### Exercise objective
Every line below is to be given again precisely; images are to be left out.

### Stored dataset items
<<<<

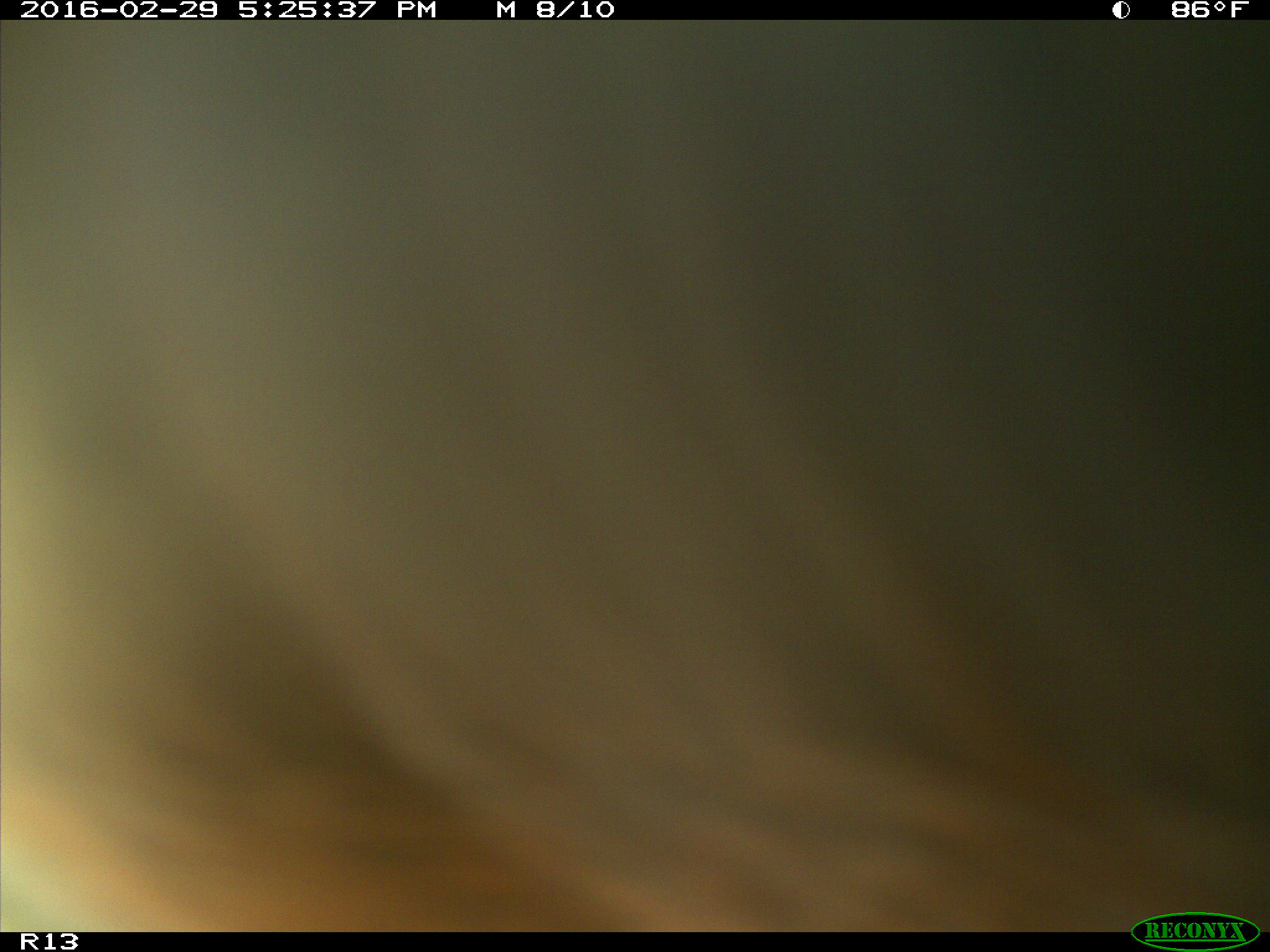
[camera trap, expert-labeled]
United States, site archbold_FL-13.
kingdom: Animalia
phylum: Chordata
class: Mammalia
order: Artiodactyla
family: Bovidae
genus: Bos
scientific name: Bos taurus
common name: domestic cow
Bos taurus (domestic cow).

>>>>

### Your response
[camera trap, expert-labeled]
United States, site archbold_FL-13.
kingdom: Animalia
phylum: Chordata
class: Mammalia
order: Artiodactyla
family: Bovidae
genus: Bos
scientific name: Bos taurus
common name: domestic cow
Bos taurus (domestic cow).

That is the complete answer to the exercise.